SOURCE EXCERPT>
=====

The data streams integration will adopt the new indexing strategy under the {type}-{dataset}-{namespace} format, leveraging the composable templates bundled in Elasticsearch starting in 7.9.

The default data streams name used will be logs-generic-default. This default enables users to easily correlate data with other different data sources (e.g. with logs-* and logs-generic-*) in Elasticsearch. Given the new indexing strategy, the type, dataset, and namespace of the data stream name can all be configured separately.

As Logstash will not be fully ECS compliant until 8.0, there are caveats we need to document (or provide bootstrap checks) for users to avoid ECS conflicts.

Update the Beats input, TCP input, UDP input, and grok filter. If they are using these plugins, they should enable ECS compatibility mode to avoid ECS conflicts. This is work in progress for the 7.9 / 7.10 timeframe.
Users should not introduce any ECS conflicting fields in their pipeline when using this plugin. This should be more systematic in the future when we add ECS validation.

Example Configuration

Basic default configuration

output {
    elasticsearch {
        hosts => "hostname"
        data_stream => "true"
    }
}

Minimal settings to get started in Logstash 7.x. Events with the data_stream.* fields will automatically get routed to the appropriate data streams. Defaults to logs-generic-logstash if the fields are missing.

Customize data stream name

output {
    elasticsearch {
        hosts => "hostname"
        data_stream => "true"
        data_stream_timestamp => "@timestamp"
        data_stream_type => "metrics"
        data_stream_dataset => "foo"
        data_stream_namespace => "bar"
    }
}

Configuration Settings

These are the net new data stream specific settings that will be added to the Elasticsearch output plugin:

data_stream (string, optional) - defines whether data will be indexed into an Elasticsearch data stream. The data_stream_* settings will only be used if this setting is enabled. This setting supports the values true, false, and auto. Defaults to false in Logstash 7.x and auto starting in Logstash 8.0. More details on the auto behavior can be found in this issue.

=====

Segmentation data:
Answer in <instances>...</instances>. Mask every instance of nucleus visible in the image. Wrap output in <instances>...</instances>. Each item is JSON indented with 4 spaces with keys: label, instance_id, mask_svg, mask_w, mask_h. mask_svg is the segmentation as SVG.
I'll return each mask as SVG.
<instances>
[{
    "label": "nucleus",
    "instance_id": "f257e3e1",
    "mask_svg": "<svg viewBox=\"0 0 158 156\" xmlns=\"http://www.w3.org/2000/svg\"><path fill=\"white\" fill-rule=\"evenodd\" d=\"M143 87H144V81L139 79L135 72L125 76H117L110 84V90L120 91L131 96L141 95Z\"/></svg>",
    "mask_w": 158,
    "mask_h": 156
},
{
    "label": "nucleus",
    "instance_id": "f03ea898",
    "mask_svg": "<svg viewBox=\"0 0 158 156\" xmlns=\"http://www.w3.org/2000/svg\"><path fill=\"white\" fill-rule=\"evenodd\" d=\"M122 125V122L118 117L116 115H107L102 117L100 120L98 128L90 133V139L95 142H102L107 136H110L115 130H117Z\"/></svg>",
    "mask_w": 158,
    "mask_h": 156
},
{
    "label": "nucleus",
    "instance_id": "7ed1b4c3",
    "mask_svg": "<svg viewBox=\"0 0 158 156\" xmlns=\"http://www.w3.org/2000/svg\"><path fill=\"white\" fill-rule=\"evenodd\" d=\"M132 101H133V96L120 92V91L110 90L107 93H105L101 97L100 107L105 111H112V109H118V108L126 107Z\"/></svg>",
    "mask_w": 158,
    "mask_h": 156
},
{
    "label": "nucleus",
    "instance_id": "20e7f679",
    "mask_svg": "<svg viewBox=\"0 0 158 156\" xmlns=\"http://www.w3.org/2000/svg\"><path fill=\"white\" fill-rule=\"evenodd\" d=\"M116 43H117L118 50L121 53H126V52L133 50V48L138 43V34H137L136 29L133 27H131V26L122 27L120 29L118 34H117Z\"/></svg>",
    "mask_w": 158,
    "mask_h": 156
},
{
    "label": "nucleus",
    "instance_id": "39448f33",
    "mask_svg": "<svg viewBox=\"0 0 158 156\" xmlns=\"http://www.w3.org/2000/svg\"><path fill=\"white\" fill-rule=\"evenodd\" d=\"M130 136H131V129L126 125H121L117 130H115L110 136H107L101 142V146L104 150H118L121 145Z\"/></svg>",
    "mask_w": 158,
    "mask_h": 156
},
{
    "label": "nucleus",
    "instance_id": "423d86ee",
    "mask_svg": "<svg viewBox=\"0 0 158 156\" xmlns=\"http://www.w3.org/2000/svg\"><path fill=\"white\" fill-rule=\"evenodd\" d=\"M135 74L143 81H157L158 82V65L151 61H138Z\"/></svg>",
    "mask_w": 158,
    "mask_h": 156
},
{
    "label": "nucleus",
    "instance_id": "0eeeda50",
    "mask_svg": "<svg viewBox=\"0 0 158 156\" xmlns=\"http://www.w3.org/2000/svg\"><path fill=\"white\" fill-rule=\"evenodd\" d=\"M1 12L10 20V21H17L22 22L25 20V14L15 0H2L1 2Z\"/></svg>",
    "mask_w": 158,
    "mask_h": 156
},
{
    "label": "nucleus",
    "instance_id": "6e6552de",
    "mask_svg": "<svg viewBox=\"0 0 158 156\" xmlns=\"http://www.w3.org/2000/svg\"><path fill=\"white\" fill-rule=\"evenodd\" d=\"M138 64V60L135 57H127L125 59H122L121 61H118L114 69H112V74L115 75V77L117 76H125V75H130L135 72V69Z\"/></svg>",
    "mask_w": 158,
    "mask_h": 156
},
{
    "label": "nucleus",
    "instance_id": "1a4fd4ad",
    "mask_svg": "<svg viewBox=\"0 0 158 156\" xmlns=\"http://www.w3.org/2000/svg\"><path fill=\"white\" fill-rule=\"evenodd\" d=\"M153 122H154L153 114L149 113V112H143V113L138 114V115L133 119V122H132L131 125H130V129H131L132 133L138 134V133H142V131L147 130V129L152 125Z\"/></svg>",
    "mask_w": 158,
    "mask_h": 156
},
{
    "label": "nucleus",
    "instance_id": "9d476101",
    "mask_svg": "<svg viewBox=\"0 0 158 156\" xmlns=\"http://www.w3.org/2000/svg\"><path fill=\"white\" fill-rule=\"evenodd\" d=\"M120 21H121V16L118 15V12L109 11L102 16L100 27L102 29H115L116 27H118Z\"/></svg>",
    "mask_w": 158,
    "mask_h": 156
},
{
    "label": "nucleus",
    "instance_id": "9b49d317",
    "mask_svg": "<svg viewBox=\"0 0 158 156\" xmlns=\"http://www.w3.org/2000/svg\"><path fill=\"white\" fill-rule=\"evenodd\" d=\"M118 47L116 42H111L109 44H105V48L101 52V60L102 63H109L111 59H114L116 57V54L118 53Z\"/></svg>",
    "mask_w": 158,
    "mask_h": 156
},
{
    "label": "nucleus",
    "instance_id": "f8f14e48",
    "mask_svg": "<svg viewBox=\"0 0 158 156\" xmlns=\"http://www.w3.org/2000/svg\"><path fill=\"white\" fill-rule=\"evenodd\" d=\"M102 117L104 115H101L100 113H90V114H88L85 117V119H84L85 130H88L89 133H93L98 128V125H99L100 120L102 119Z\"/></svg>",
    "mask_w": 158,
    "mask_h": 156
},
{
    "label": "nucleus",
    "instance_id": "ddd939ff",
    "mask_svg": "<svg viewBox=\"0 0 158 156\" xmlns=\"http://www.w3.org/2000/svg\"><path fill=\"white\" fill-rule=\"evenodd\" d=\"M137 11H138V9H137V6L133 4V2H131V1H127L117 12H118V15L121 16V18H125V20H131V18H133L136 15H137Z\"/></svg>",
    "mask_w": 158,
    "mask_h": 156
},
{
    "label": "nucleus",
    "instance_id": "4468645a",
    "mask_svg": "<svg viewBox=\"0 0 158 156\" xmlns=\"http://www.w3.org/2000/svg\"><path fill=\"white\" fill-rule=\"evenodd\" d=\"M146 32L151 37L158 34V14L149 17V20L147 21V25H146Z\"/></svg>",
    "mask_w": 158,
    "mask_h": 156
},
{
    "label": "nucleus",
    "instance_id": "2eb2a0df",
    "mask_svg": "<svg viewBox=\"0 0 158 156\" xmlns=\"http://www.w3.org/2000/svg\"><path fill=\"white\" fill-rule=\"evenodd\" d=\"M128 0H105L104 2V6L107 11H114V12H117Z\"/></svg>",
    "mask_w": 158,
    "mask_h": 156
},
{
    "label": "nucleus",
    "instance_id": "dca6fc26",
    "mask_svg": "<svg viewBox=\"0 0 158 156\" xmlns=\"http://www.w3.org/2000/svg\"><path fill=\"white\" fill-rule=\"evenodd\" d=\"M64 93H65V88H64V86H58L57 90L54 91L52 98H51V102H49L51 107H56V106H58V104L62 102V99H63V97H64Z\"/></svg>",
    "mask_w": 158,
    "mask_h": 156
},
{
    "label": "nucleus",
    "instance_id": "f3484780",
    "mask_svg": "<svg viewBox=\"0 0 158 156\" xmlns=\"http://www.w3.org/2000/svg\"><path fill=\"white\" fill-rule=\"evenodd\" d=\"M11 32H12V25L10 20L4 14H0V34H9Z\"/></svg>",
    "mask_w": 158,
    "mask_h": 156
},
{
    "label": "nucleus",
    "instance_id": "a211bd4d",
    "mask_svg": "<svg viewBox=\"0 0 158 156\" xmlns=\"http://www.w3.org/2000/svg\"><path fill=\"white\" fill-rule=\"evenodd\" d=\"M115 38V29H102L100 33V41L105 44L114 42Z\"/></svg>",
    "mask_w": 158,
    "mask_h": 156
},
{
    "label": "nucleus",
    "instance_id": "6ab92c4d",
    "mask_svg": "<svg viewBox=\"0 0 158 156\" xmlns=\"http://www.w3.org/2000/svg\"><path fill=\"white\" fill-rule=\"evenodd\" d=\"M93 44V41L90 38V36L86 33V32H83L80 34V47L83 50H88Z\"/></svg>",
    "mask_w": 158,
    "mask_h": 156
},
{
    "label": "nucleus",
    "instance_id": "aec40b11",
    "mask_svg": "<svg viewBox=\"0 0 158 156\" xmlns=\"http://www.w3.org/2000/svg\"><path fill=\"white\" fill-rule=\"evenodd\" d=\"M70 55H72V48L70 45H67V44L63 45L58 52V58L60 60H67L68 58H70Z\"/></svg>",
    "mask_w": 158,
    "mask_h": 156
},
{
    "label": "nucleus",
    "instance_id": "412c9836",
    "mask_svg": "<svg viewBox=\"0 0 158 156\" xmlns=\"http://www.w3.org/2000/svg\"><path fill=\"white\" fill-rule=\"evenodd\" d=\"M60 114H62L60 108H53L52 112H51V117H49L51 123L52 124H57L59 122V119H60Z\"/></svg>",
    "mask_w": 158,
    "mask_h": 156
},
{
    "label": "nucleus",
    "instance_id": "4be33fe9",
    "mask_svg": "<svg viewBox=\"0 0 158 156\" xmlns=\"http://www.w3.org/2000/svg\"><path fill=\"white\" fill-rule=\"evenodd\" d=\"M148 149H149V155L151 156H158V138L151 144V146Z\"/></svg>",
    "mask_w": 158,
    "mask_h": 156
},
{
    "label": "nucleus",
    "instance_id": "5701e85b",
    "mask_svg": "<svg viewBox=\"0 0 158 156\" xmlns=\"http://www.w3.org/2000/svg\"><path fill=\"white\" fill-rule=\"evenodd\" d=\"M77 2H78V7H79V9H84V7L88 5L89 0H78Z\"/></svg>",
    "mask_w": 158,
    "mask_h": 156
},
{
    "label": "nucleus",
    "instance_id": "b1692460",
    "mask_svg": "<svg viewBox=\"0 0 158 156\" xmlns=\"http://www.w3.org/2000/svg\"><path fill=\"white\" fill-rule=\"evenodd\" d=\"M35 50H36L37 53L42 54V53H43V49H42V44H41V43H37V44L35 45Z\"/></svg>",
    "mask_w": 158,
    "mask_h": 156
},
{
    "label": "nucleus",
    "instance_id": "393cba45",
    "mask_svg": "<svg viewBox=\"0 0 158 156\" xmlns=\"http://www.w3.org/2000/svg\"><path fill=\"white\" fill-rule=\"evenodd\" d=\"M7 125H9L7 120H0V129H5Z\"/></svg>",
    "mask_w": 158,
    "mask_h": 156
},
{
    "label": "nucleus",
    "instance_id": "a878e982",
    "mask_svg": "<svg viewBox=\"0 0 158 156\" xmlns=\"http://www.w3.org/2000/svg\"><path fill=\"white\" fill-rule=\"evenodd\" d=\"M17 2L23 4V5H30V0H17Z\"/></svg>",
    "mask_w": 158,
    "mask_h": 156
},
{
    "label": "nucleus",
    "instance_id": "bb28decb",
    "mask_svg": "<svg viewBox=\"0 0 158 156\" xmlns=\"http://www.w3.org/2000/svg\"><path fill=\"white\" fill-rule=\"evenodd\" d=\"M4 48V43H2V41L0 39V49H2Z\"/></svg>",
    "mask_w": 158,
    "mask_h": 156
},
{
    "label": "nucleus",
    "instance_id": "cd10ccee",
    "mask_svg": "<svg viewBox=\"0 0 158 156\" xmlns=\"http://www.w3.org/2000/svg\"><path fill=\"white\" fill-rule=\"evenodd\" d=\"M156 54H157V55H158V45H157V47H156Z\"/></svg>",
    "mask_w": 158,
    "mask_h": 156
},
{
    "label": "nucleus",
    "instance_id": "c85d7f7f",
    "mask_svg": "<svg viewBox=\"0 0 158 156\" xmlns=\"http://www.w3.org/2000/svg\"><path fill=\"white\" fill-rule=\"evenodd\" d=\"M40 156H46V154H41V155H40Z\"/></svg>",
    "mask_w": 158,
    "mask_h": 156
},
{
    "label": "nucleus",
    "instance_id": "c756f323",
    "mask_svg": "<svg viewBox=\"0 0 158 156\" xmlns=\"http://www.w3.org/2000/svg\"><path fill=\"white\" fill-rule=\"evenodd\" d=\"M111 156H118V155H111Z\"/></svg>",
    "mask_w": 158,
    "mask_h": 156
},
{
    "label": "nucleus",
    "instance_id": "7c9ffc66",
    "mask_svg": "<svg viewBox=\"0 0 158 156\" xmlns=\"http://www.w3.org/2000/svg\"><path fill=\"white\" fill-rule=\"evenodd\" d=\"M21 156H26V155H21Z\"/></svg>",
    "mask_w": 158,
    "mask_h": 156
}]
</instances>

=====

LIST OF TASKS>
(A) According to the Logstash data streams excerpt, why should users of the Beats, TCP, UDP, or grok plugins enable ECS compatibility mode? Answer in one to three sentences.
(B) Could you transcribe the section of the Logstash data streams excerpt that begins with the words containing "Update the Beats" and ends with "7.9 / 7.10 timeframe."?
(C) Can you write the next part of the Logstash data streams excerpt, picking up after its final sentence?

RESULTS FOR EACH TASK>
(A) Logstash will not be fully ECS compliant until 8.0. Enabling ECS compatibility mode on these plugins lets users avoid ECS conflicts.

(B)
Update the Beats input, TCP input, UDP input, and grok filter. If they are using these plugins, they should enable ECS compatibility mode to avoid ECS conflicts. This is work in progress for the 7.9 / 7.10 timeframe.

(C)
data_stream_timestamp (timestamp, required) - the timestamp used for the data stream. Defaults to @timestamp.
data_stream_type (string, optional) - the data stream type used to construct the data stream at index time. Only logs or metrics is allowed. This field does not support hyphens (-). Defaults to logs.
data_stream_dataset (string, optional) - the data stream dataset used to construct the data stream at index time. This field does not support hyphens (-). Defaults to generic.
data_stream_namespace (string, optional) - the data stream namespace used to construct the data stream at index time. This field does not support hyphens (-). Defaults to default.
data_stream_auto_routing (boolean, optional) - automatically routes events by deriving the data stream name using specific event fields with the %{data_stream.type}-%{data_stream.dataset}-%{data_stream.namespace} format. If enabled, the data_stream.* event fields will take precedence over the data_stream_type, data_stream_dataset, and data_stream_namespace settings, but will fall back to them if any of the fields are missing from the event. Defaults to true.
data_stream_sync_fields (boolean, optional) - automatically syncs the data_stream.* event fields if they are missing from the event. This ensures the data_stream.* fields match the data stream name that events are indexed to. The field syncing behavior between this setting and the data_stream_auto_routing setting can be found in this issue. Defaults to true.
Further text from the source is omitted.